- **VORLIEGENDER AUSZUG**
....................

Gentechnik und Entwicklungsländer (September 2004)

Medienmitteilung vom 9. September 2004

Die Debatte um die Auswirkungen der grünen Gentechnik auf die Entwicklungs- und Schwellenländer gehört mit zu den kontroversesten Themen der Technologiediskussion. Die Eidgenössische Ethikkommission für die Biotechnologie im Ausserhumanbereich (EKAH) hat dazu eine Broschüre publiziert, die sie heute anlässlich einer öffentlichen Diskussion in Bern vorstellt. In der Broschüre wird die Thematik erstmals umfassend unter den vier relevanten ethischen Aspekten diskutiert: die Nahrungssicherung, die Ernährungssouveränität, die Biodiversität und den sozialen Frieden.

Während Befürworter das Vorantreiben der Gentechnik zur Bekämpfung des Hungers in Entwicklungs- und Schwellenländern unterstützen, warnen andere Stimmen vor den negativen Folgen dieser Technologie in den betroffenen Gebieten. Beide Seiten verstehen sich dabei gleichermassen als Fürsprecher der Menschen des ?Südens?. Welche Seite hat recht? Oder haben beide recht? Um diese Fragen zu beantworten, sind die Auswirkungen der Gentechnik auf die Entwicklungs- und Schwellenländer zu prüfen. Mit ihrer Diskussion der ethischen Aspekte will die EKAH die zentralen Fragen dieses Themenbereichs beleuchten und einen Beitrag zur Ausrichtung der schweizerischen Politik leisten.

....................

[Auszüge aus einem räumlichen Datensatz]
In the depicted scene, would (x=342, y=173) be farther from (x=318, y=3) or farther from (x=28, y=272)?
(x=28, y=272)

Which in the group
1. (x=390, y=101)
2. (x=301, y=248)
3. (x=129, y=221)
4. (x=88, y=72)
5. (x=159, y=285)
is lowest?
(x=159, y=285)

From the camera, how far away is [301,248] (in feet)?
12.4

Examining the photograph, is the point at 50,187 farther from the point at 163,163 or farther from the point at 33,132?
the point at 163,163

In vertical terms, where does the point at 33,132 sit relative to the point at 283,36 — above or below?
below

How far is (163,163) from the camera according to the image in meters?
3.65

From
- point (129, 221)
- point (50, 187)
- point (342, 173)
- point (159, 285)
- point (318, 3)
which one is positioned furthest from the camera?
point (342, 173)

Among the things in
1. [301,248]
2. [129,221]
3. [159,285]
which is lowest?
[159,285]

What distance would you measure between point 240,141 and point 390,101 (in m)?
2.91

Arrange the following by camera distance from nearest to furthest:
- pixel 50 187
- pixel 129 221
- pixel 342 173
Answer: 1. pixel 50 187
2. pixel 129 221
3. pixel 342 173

....................

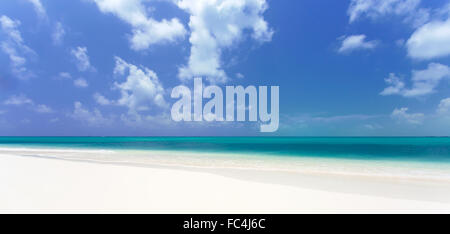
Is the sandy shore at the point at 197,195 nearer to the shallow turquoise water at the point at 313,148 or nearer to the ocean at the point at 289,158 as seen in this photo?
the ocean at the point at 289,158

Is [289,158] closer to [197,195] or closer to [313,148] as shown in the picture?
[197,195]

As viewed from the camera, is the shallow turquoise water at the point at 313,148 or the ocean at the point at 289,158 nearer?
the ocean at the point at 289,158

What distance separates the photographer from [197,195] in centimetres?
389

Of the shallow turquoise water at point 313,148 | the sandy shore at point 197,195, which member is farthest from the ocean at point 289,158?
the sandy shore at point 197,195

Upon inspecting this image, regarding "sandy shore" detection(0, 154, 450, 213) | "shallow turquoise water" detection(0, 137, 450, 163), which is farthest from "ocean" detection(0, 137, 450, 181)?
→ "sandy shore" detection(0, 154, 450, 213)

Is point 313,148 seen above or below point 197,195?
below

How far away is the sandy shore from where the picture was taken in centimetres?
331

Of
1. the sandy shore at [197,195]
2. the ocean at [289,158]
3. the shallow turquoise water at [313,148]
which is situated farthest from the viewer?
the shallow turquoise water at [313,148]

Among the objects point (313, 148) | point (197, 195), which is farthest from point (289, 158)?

....................

- **GESTELLTE AUFGABE 1**
Beantworte zur Medienmitteilung folgende Fragen:
(a) Bei welcher Gelegenheit und in welcher Stadt stellt die EKAH ihre Broschüre vor?
(b) Unter welchen vier ethischen Aspekten wird die Thematik in der Broschüre diskutiert?
(c) Zu welchem Bereich will die EKAH mit ihrer Diskussion einen Beitrag leisten?
- **GESTELLTE AUFGABE 2**
Suche aus der Auflistung alle Zeilen heraus, in denen die Zeichenfolge "centimetres" vorkommt, und gib sie wieder.

- **RICHTIGES ERGEBNIS 1**
(a) Anlässlich einer öffentlichen Diskussion in Bern.
(b) Nahrungssicherung, Ernährungssouveränität, Biodiversität und sozialer Frieden.
(c) Zur Ausrichtung der schweizerischen Politik.

- **RICHTIGES ERGEBNIS 2**
What distance separates the photographer from [197,195] in centimetres?
How far away is the sandy shore from where the picture was taken in centimetres?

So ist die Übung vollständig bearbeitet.